→ **EXERCISE GOAL**
Answer these questions from the Obedience project text:
1. In which country had the writer been living before moving back to the states?
2. Which experiments does the writer call the perfect metaphor for the gig economy?
3. With which researcher is the writer working on the first prototype?

→ **EXERCISE TEXT**
╔══

Project
Obedience the project was born when I moved back to the states after the first wave of Covid, and signed up for Instacart.
I’d been living in Portugal, where the “gig economy” is thankfully less ubiquitous. I’d been following Covid since December 2019, and I was pretty concerned about it long before lockdown. Before March, long before it came to Madeira, I had bought a fair amount of extra toilet paper and canned foods, because I had zero clue how the island’s supply chains would stand up. Luckily we had a great garden and veranda full of tomato and hot pepper. In late March when I shopped for my family I was fully masked and gloved, and many folks thought I was nuts. And as I was always reading a lot of US media, I was following the number of folks who could afford having gig workers to go out for them, and watching some of the gig workers talking about their own conflicted burdon of other people’s risk. It seemed problematic to me, and I was surprised at how easy it seemed for some people to hand off the risk of illness or death to others. I didn’t see remorse. I saw people saying “thank heavens I can have people shop for me,” as if their thankful situation was not directly related to the situation of those less fortunate.
Having worked in the space of drones and teleoperation, it seemed clear to me that this was a clear case of a technology mediating – and making it easier to inflict – potential damage and pain.
Of course, landing in Newark and driving straight to Ithaca, we had to quarantine for two weeks. Shopping would have been an irresponsible violation of quarantine, we didn’t know anyone in the area, so… Instacart. So easy! My guilt was tempered by the fact that we were obeying New York’s guidance, but then everyone who was using teleoperated labor must surely have had some such moral calculus. Here I was, remote controlling a shopper through a smartphone. My mind immediately turned to the Milgram experiments, which it seems to me are the perfect metaphor for the gig economy, especially during Covid.
Here then, will be a thread about my Obedience (working title) project, to remix the Milgram experiments with the gig economy for fun, pain, and profit. I’m currently working with researcher Jordan Aceto on the first prototype, which we’ll write about as we approach our first major version.

╚══

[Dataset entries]
╔══

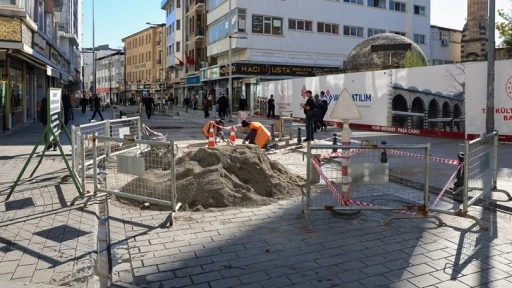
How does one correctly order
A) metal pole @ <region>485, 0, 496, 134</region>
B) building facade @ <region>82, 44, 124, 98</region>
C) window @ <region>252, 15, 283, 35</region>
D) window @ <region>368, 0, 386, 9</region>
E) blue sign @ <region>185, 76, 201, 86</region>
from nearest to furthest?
1. metal pole @ <region>485, 0, 496, 134</region>
2. window @ <region>252, 15, 283, 35</region>
3. window @ <region>368, 0, 386, 9</region>
4. blue sign @ <region>185, 76, 201, 86</region>
5. building facade @ <region>82, 44, 124, 98</region>

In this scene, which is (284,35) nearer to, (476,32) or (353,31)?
(353,31)

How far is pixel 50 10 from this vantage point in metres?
27.8

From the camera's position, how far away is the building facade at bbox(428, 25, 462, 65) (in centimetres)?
5628

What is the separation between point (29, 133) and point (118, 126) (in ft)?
31.7

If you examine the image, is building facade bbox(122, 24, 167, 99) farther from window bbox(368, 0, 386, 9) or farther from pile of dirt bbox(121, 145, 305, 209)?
pile of dirt bbox(121, 145, 305, 209)

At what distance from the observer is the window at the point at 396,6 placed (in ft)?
166

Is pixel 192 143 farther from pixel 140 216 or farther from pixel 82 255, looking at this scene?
pixel 82 255

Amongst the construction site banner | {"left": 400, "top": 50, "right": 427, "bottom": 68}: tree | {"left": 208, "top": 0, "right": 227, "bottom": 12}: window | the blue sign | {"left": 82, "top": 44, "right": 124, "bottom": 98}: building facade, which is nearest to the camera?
the construction site banner

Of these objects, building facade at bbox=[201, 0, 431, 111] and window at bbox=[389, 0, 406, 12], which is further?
window at bbox=[389, 0, 406, 12]

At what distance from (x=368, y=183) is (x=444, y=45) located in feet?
184

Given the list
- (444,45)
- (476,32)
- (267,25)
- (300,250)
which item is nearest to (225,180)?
(300,250)

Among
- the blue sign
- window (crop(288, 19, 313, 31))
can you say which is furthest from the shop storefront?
the blue sign

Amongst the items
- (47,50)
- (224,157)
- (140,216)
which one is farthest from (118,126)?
(47,50)

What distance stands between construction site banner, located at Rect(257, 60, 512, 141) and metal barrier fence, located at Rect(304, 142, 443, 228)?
6031 millimetres
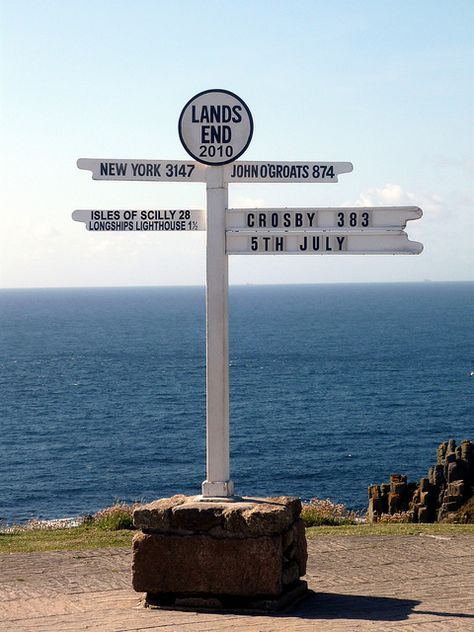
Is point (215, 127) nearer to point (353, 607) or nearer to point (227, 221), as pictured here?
point (227, 221)

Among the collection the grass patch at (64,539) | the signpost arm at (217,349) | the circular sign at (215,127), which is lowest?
the grass patch at (64,539)

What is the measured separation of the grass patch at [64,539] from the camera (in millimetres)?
11469

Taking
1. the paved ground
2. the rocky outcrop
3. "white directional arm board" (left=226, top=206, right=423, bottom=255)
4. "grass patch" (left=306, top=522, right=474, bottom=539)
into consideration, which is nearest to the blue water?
the rocky outcrop

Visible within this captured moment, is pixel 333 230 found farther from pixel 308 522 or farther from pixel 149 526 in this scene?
pixel 308 522

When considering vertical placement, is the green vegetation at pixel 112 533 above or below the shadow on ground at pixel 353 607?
above

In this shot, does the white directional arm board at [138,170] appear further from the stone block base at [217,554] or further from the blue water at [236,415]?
the blue water at [236,415]

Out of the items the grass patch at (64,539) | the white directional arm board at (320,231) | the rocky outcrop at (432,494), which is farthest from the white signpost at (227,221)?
the rocky outcrop at (432,494)

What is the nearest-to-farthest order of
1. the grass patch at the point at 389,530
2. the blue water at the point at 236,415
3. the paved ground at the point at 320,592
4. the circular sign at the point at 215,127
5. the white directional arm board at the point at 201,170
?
the paved ground at the point at 320,592 → the circular sign at the point at 215,127 → the white directional arm board at the point at 201,170 → the grass patch at the point at 389,530 → the blue water at the point at 236,415

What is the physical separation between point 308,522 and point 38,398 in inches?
2440

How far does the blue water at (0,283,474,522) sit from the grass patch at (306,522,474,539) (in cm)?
2789

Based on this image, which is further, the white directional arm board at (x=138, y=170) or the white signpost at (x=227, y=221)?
the white directional arm board at (x=138, y=170)

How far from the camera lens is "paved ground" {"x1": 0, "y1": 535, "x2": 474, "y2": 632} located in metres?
8.02

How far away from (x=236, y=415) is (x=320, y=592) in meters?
54.2

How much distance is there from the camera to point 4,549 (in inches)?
453
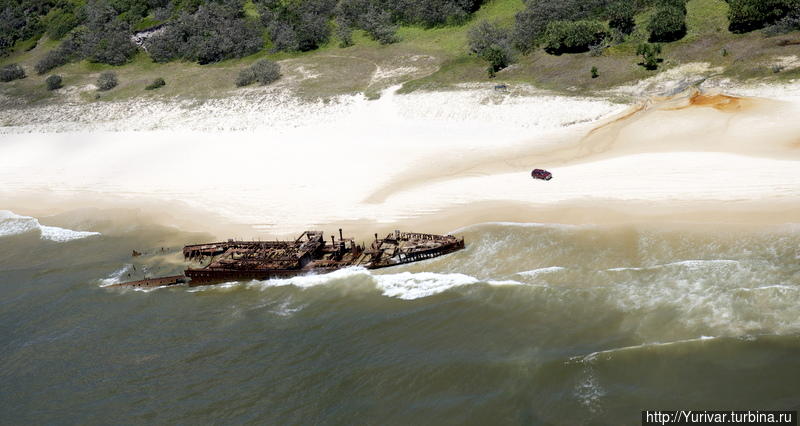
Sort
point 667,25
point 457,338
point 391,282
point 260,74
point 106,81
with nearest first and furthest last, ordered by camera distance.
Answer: point 457,338 < point 391,282 < point 667,25 < point 260,74 < point 106,81

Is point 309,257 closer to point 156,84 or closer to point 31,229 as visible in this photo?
point 31,229

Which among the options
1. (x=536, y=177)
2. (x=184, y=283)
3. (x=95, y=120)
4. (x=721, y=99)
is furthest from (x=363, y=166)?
(x=95, y=120)

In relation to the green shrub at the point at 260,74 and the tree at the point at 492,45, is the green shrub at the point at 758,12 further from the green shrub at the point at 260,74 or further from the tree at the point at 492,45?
the green shrub at the point at 260,74

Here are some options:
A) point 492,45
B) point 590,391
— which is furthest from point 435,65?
point 590,391

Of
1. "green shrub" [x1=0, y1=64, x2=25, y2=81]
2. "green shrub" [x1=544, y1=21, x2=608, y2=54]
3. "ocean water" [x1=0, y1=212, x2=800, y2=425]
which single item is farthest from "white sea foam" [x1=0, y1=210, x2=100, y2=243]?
"green shrub" [x1=0, y1=64, x2=25, y2=81]

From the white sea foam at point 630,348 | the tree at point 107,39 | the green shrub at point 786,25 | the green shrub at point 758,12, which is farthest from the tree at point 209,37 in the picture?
the white sea foam at point 630,348
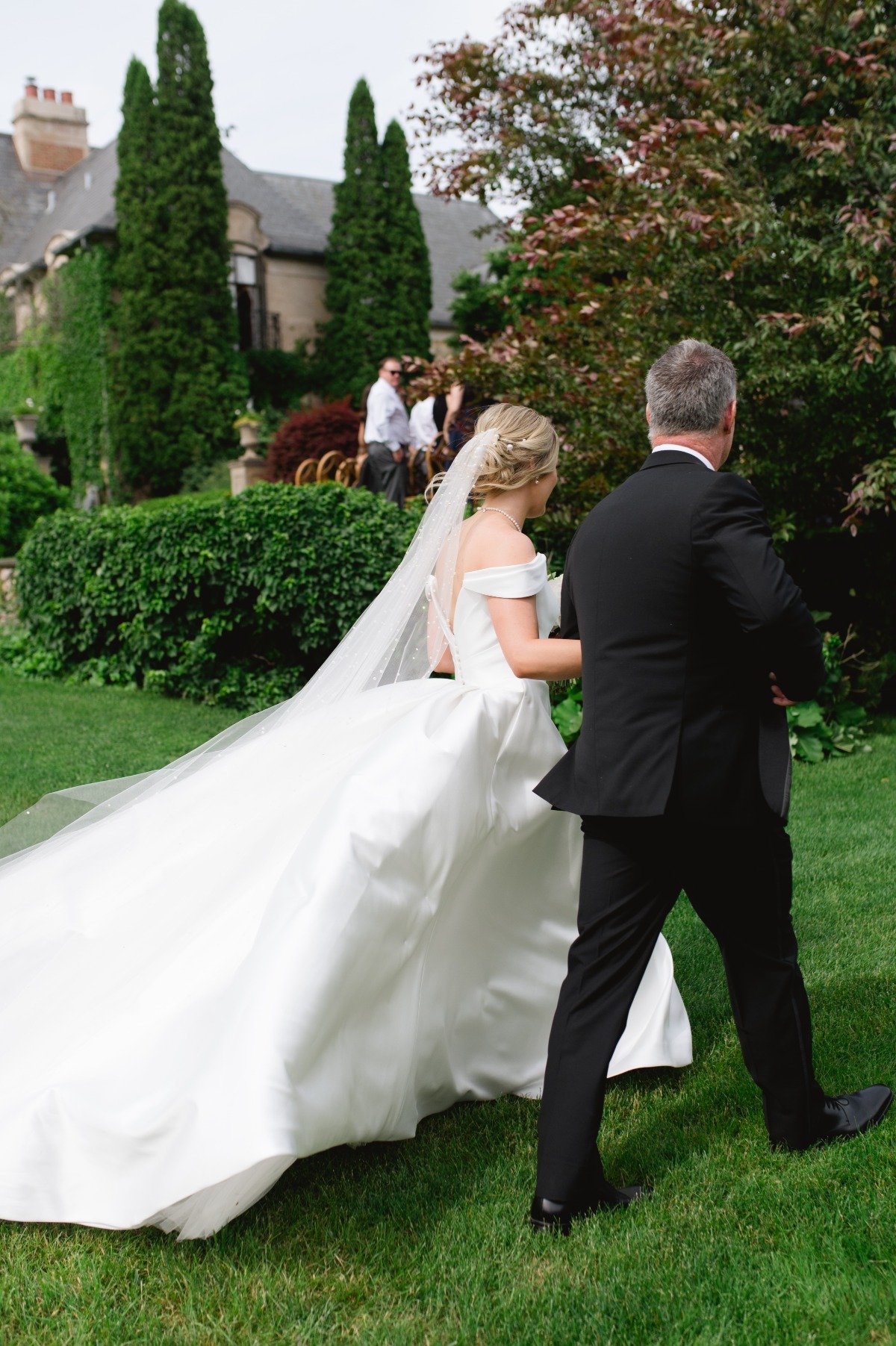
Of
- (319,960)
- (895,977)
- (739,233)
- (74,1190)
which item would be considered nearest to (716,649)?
(319,960)

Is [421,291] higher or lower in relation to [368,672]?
higher

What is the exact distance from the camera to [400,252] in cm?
2853

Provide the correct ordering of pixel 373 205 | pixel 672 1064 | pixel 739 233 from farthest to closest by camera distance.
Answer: pixel 373 205 → pixel 739 233 → pixel 672 1064

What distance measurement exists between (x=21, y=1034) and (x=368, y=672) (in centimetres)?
142

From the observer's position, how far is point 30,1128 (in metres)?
2.84

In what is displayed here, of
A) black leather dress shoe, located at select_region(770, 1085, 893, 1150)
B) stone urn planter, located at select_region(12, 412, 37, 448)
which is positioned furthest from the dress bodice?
stone urn planter, located at select_region(12, 412, 37, 448)

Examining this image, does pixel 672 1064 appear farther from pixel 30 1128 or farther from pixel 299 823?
pixel 30 1128

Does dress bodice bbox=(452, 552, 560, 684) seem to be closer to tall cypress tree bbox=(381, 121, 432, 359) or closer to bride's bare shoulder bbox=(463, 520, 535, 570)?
bride's bare shoulder bbox=(463, 520, 535, 570)

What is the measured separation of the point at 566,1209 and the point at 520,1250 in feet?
0.47

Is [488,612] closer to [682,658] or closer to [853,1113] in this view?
[682,658]

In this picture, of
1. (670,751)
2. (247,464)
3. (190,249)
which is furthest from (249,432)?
(670,751)

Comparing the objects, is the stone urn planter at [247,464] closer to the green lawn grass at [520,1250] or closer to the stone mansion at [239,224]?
the stone mansion at [239,224]

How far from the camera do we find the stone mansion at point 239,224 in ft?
94.4

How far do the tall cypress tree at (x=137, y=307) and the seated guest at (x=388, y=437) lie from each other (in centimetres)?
1324
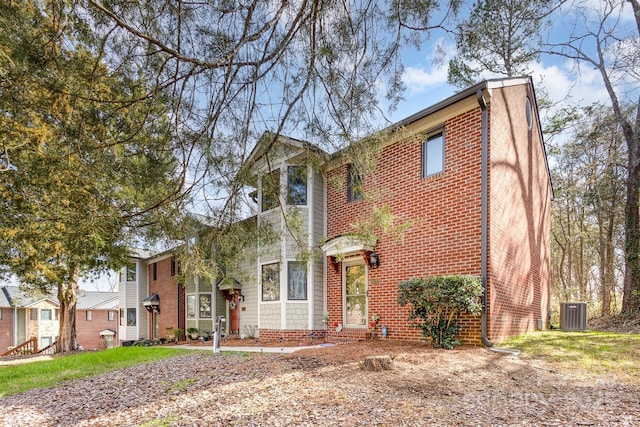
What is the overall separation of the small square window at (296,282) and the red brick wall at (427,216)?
7.58 feet

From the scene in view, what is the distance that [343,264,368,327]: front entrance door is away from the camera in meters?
10.1

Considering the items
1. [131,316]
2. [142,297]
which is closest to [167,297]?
[142,297]

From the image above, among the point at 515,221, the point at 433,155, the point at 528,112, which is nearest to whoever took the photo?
the point at 433,155

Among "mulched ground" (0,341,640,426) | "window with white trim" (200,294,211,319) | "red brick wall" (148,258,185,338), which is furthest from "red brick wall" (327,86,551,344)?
"red brick wall" (148,258,185,338)

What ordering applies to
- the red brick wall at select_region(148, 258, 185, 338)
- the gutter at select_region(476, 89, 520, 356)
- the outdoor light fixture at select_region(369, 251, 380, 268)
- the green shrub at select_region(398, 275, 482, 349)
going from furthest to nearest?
the red brick wall at select_region(148, 258, 185, 338), the outdoor light fixture at select_region(369, 251, 380, 268), the gutter at select_region(476, 89, 520, 356), the green shrub at select_region(398, 275, 482, 349)

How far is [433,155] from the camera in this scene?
8.97 metres

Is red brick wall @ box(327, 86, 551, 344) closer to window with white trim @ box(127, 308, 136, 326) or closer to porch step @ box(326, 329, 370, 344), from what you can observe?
porch step @ box(326, 329, 370, 344)

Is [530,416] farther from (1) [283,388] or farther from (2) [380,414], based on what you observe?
(1) [283,388]

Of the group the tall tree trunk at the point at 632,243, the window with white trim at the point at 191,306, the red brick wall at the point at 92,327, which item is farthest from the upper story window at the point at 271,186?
the red brick wall at the point at 92,327

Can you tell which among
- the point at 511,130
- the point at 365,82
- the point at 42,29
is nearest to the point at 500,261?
the point at 511,130

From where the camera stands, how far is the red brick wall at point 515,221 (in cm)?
809

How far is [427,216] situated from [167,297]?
16.2 m

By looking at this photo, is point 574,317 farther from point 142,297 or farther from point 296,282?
point 142,297

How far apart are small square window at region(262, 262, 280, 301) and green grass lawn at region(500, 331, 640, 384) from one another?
6609 mm
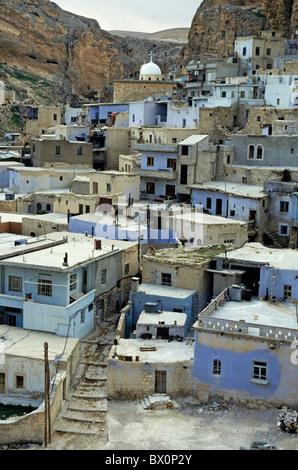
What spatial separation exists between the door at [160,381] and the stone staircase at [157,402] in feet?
0.77

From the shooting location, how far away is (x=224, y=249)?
98.9 feet

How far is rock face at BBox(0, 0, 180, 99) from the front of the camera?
253ft

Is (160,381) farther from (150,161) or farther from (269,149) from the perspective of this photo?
(150,161)

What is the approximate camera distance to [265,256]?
2827 centimetres

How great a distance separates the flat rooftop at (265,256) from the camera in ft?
87.4

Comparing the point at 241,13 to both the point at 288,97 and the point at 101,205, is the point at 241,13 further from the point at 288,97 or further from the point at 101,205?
the point at 101,205

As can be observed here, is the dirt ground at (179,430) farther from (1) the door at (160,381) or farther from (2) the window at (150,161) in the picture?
(2) the window at (150,161)

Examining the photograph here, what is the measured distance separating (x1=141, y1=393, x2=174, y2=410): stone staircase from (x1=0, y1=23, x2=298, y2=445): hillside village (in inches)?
1.8

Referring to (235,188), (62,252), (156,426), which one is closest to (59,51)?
(235,188)

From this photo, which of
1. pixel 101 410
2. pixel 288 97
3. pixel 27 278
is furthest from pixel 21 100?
pixel 101 410

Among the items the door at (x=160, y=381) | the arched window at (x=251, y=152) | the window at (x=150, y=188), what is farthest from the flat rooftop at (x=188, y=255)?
the window at (x=150, y=188)

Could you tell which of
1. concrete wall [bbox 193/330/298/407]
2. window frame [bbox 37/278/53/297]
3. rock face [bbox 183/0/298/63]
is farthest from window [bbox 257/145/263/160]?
rock face [bbox 183/0/298/63]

╚══

→ **ANSWER SECTION**
1. Portugal
2. The Milgram experiments
3. Jordan Aceto